I fell to my knees panting with my hands over my eyes to concentrate against the gush of horrible thoughts, of all the ways, all the ways—you really, don’t need to know. Slowly my grin tempered; the fire faded; the aftertaste ebbed.

God, I’m so stupid. Phew...

I was taking this guy! Out to the desert! To fast until he died or I died! I knew I would buckle, I knew I was weak. But it’s... about all, I could do. Right?

And the rubylike wound tickled my eyes.

As if enthralled, my body moved. And—no! No! But still came the arc of my neck and the wetting of skin, the flash of fire and the thrill of heat and, and, I panicked, because, because—I couldn’t stop! (I wasn’t even hungry!)—but of course I could stop. I rolled my eyes. Just a couple days ago I stopped against a pull five hundred times stronger.

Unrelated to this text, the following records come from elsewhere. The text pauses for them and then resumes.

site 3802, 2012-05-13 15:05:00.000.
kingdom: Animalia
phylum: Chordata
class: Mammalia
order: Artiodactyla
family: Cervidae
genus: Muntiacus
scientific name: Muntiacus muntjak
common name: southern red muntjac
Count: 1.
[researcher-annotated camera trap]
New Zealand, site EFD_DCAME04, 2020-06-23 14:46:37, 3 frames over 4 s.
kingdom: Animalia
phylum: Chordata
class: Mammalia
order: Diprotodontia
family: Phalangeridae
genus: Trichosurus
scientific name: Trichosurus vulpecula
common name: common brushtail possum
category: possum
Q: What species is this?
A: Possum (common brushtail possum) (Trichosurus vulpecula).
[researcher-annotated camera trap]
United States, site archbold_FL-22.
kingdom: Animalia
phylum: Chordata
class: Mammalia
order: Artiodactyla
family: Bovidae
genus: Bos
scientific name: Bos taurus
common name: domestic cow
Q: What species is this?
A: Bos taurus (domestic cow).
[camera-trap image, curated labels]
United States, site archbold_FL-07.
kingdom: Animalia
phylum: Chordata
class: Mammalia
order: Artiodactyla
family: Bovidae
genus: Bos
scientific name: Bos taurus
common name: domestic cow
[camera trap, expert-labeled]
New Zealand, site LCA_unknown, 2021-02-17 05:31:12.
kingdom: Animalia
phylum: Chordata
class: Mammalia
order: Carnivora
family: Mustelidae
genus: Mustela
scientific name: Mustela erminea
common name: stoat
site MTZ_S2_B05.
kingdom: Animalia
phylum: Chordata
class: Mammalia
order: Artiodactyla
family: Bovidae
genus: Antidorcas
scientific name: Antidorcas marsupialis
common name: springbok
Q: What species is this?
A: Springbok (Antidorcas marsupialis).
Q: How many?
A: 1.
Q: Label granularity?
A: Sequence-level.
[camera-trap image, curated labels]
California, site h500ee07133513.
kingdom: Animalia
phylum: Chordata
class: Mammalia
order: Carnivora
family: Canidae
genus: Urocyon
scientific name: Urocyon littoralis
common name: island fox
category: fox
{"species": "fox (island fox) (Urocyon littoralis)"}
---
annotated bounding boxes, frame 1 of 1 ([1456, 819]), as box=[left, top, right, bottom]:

I let the arm flop out of my grip and wrenched my gaze to the peaks of the spires. My breaths hissed, my fingers spread, I trembled to my feet with a view only on heaven above. Again, slowly, the adrenaline ebbed.

Maintaining a gaze locked on the sky, I fumbled blind for Hejat’s wrist. Found it. Arose without murders. Mantra in my head: don’t kill him, don’t gnash him, don’t kill him, don’t gnash him, the rapist, don’t gnash him.

At the end of the copse, between the trunks of the spires before me, the endless expanse of desert stretched on.